## SET TASK
Leave out every picture, and return exactly the lines from the line containing "In what order from farthest to closest are" through the end of the records below, both inclusive.

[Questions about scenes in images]
========

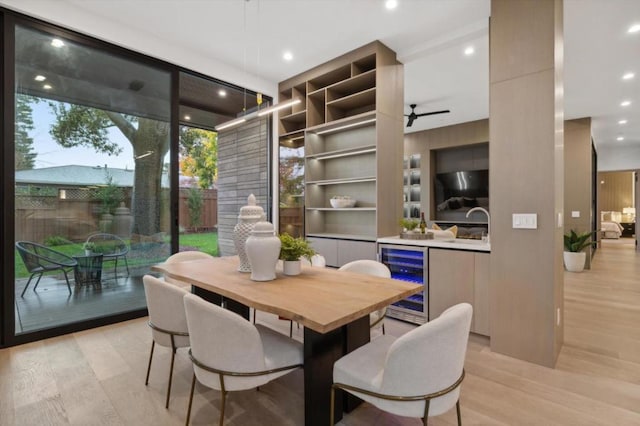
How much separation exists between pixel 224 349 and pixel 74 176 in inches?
111

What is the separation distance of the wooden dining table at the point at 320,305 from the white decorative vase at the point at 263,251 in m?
0.06

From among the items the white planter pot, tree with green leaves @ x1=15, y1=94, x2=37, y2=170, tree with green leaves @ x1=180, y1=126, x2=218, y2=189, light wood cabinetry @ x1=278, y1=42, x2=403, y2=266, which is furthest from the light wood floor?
the white planter pot

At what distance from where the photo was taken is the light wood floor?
182cm

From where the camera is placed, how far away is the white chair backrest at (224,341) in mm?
1385

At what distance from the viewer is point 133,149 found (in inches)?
139

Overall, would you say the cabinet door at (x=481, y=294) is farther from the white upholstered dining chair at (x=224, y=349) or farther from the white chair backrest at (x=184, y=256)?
the white chair backrest at (x=184, y=256)

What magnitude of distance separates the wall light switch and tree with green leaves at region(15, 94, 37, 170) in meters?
4.26

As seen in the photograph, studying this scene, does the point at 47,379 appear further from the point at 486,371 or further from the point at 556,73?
the point at 556,73

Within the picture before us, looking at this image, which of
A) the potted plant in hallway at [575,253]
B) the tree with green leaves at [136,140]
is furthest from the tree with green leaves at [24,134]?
the potted plant in hallway at [575,253]

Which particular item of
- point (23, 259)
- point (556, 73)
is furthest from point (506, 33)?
point (23, 259)

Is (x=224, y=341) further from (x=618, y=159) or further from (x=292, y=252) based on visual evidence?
(x=618, y=159)

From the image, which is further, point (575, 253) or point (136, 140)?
point (575, 253)

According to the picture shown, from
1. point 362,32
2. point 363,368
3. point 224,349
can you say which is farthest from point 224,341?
point 362,32

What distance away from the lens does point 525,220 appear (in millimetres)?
2514
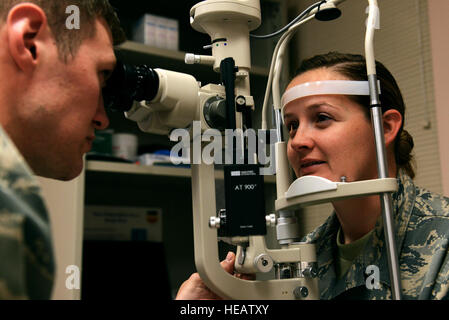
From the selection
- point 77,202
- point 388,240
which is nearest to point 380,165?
point 388,240

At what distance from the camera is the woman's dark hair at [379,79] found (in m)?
1.10

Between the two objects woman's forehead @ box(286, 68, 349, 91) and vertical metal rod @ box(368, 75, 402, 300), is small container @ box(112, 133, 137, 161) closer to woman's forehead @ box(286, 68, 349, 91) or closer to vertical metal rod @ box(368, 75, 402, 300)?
woman's forehead @ box(286, 68, 349, 91)

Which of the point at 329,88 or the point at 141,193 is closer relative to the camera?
the point at 329,88

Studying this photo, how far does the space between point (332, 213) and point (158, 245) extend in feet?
3.23

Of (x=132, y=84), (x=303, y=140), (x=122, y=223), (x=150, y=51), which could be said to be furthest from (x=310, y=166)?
(x=122, y=223)

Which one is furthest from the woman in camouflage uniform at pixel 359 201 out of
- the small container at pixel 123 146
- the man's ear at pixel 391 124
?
the small container at pixel 123 146

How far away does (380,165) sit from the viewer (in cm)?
85

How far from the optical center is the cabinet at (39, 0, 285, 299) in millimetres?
1612

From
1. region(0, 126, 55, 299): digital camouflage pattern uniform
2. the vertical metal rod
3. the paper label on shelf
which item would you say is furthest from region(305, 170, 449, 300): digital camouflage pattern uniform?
the paper label on shelf

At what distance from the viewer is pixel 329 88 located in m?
1.02

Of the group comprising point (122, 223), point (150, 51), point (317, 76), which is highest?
point (150, 51)

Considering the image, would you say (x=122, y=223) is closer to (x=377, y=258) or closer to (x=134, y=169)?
(x=134, y=169)

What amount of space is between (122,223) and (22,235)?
5.47 feet

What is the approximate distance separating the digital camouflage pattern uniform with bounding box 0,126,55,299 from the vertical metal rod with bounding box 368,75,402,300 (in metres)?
0.58
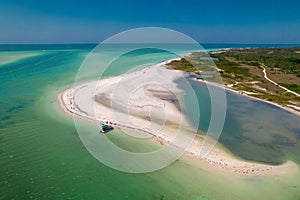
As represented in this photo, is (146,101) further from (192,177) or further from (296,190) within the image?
(296,190)

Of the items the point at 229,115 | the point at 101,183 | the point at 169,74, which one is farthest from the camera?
the point at 169,74

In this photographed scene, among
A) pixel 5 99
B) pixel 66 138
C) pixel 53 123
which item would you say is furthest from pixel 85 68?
pixel 66 138

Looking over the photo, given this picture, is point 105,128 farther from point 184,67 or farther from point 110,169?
point 184,67

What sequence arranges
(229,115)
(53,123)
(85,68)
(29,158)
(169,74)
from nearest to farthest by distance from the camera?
1. (29,158)
2. (53,123)
3. (229,115)
4. (169,74)
5. (85,68)

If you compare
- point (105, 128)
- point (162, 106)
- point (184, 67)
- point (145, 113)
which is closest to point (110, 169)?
point (105, 128)

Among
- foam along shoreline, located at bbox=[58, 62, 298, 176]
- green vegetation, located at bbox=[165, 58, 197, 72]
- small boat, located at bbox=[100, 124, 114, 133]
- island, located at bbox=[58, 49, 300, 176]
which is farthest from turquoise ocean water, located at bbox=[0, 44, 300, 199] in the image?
green vegetation, located at bbox=[165, 58, 197, 72]

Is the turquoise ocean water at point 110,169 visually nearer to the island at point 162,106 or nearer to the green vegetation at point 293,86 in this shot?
the island at point 162,106

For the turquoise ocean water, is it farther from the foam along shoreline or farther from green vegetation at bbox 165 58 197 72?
green vegetation at bbox 165 58 197 72

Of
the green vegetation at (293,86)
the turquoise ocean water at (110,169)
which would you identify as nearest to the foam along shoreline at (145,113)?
the turquoise ocean water at (110,169)
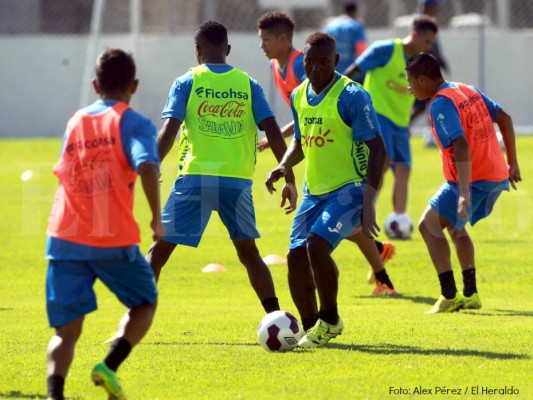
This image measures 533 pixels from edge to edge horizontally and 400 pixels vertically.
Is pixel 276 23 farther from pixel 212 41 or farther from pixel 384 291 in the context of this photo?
pixel 384 291

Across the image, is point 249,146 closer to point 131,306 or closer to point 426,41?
point 131,306

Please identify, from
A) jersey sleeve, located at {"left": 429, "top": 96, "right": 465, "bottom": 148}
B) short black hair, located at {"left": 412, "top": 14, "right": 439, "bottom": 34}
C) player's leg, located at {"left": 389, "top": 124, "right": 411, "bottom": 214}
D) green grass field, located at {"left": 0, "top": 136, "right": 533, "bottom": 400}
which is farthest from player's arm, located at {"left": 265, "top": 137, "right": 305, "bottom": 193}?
player's leg, located at {"left": 389, "top": 124, "right": 411, "bottom": 214}

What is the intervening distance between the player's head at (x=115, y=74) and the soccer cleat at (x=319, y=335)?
2.36 m

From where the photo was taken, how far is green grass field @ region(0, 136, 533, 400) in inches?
254

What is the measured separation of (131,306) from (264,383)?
0.96 meters

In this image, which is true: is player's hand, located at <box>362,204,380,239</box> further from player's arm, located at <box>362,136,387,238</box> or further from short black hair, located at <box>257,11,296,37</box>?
short black hair, located at <box>257,11,296,37</box>

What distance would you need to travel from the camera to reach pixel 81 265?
5.93m

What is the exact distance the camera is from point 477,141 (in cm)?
912

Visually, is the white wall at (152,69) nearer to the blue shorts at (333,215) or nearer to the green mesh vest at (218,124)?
the green mesh vest at (218,124)

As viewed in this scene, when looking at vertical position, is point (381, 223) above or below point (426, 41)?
below

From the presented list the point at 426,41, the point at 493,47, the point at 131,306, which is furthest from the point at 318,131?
the point at 493,47

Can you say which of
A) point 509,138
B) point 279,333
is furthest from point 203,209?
point 509,138

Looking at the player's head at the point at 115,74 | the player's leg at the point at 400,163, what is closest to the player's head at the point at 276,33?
the player's leg at the point at 400,163

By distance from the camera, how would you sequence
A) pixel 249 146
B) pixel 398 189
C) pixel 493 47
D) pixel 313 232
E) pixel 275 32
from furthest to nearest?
pixel 493 47
pixel 398 189
pixel 275 32
pixel 249 146
pixel 313 232
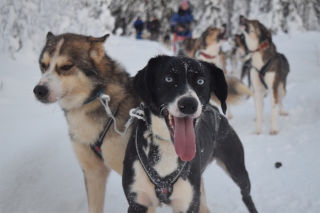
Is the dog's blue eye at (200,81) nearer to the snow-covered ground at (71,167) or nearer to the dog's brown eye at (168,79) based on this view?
the dog's brown eye at (168,79)

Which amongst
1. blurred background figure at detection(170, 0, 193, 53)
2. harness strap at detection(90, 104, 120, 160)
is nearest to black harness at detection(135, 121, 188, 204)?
harness strap at detection(90, 104, 120, 160)

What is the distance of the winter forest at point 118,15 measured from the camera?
7188 mm

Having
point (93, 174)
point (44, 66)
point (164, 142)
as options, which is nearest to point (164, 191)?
point (164, 142)

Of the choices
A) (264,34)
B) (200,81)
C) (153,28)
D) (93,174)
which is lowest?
(153,28)

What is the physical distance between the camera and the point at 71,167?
3.90 m

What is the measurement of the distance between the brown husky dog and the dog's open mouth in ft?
2.53

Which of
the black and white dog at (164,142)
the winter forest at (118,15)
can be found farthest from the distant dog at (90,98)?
the winter forest at (118,15)

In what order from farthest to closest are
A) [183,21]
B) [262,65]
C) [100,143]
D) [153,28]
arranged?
[153,28] < [183,21] < [262,65] < [100,143]

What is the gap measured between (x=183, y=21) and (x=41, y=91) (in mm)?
11377

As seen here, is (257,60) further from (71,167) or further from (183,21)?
(183,21)

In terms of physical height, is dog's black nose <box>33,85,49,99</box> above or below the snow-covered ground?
above

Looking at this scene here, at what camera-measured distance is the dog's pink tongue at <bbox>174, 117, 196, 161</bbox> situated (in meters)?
2.00

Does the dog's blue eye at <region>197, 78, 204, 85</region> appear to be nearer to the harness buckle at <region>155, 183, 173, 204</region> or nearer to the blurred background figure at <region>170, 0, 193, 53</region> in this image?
the harness buckle at <region>155, 183, 173, 204</region>

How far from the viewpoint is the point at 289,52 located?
1492 centimetres
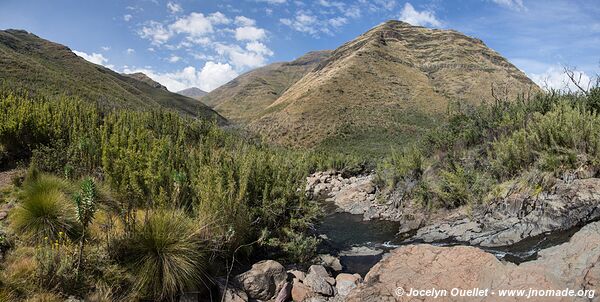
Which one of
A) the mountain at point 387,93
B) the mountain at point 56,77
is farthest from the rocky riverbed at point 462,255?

========

## FULL RESPONSE
In what order from farthest to closest are
A) [183,21]
B) [262,65]
C) [100,143]
D) [153,28]
arranged?
[153,28] < [183,21] < [262,65] < [100,143]

What is the gap measured between (x=183, y=21) and (x=41, y=91) (in mm)?
11377

As seen here, is (257,60) further from (71,167) or further from (183,21)?
(183,21)

In terms of physical height, is dog's black nose <box>33,85,49,99</box> above or below the snow-covered ground?
above

Looking at this scene here, at what camera-measured distance is the dog's pink tongue at <bbox>174, 117, 196, 161</bbox> situated (in meters)?
2.00

Does the dog's blue eye at <region>197, 78, 204, 85</region> appear to be nearer to the harness buckle at <region>155, 183, 173, 204</region> or nearer to the blurred background figure at <region>170, 0, 193, 53</region> in this image?
the harness buckle at <region>155, 183, 173, 204</region>

How far from the viewpoint is the point at 289,52 located?
1492 centimetres
Which one of
A) the mountain at point 387,93
B) the mountain at point 56,77
is farthest from the rocky riverbed at point 462,255?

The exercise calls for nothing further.